Parameters: xdata (ndarray) – Explaining variables (at most 2D array) ydata (ndarray) – Explained variables (should be 1D array) q (int) – Order of the polynomial to fit. Default: 3 cov (float or callable) – If an float, it should be a variance of the gaussian kernel. Otherwise, it should be a function cov(xdata, ydata) returning the variance. Default: scotts_covariance
q[source]

Degree of the fitted polynomials

class pyqt_fit.npr_methods.LocalPolynomialKernel(q=3)[source]

Perform a local-polynomial regression in N-D using a user-provided kernel (Gaussian by default).

The local constant regression is the function that minimises, for each position:

$f_n(x) \triangleq \argmin_{a_0\in\mathbb{R}} \sum_i K\left(\frac{x-X_i}{h}\right) \left(Y_i - a_0 - \mathcal{P}_q(X_i-x)\right)^2$

Where $$K(x)$$ is the kernel such that $$E(K(x)) = 0$$, $$q$$ is the order of the fitted polynomial, $$\mathcal{P}_q(x)$$ is a polynomial of order $$d$$ in $$x$$ and $$h$$ is the bandwidth of the method.

The polynomial $$\mathcal{P}_q(x)$$ is of the form:

$\mathcal{F}_d(k) = \left\{ \n \in \mathbb{N}^d \middle| \sum_{i=1}^d n_i = k \right\}$$\mathcal{P}_q(x_1,\ldots,x_d) = \sum_{k=1}^q \sum_{\n\in\mathcal{F}_d(k)} a_{k,\n} \prod_{i=1}^d x_i^{n_i}$

For example we have:

$\mathcal{P}_2(x,y) = a_{110} x + a_{101} y + a_{220} x^2 + a_{211} xy + a_{202} y^2$
Parameters: xdata (ndarray) – Explaining variables (at most 2D array). The shape should be (N,D) with D the dimension of the problem and N the number of points. For 1D array, the shape can be (N,), in which case it will be converted to (N,1) array. ydata (ndarray) – Explained variables (should be 1D array). The shape must be (N,). q (int) – Order of the polynomial to fit. Default: 3 kernel (callable) – Kernel to use for the weights. Call is kernel(points) and should return an array of values the same size as points.

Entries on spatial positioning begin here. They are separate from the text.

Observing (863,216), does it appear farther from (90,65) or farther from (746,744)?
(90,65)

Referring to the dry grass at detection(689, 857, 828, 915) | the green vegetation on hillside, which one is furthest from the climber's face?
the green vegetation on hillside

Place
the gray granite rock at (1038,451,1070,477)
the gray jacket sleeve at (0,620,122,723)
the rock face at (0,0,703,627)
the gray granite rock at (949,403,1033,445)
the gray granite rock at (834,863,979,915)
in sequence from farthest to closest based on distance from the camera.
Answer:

If None, the kernel will be normal_kernel(D). cov (float or callable) – If an float, it should be a variance of the gaussian kernel. Otherwise, it should be a function cov(xdata, ydata) returning the variance. Default: scotts_covariance
q[source]

Degree of the fitted polynomials

pyqt_fit.npr_methods.default_method

Defaut non-parametric regression method. :Default: LocalPolynomialKernel(q=1)

## Utility functions and classes¶

class pyqt_fit.npr_methods.PolynomialDesignMatrix1D(degree)[source]
class pyqt_fit.npr_methods.PolynomialDesignMatrix(dim, deg)[source]

Class used to create a design matrix for polynomial regression

__call__(x, out=None)[source]

Creates the design matrix for polynomial fitting using the points x.

Parameters: x (ndarray) – Points to create the design matrix. Shape must be (D,N) or (N,), where D is the dimension of the problem, 1 if not there. deg (int) – Degree of the fitting polynomial factors (ndarray) – Scaling factor for the columns of the design matrix. The shape should be (M,) or (M,1), where M is the number of columns of the out. This value can be obtained using the designMatrixSize() function. The design matrix as a (M,N) matrix.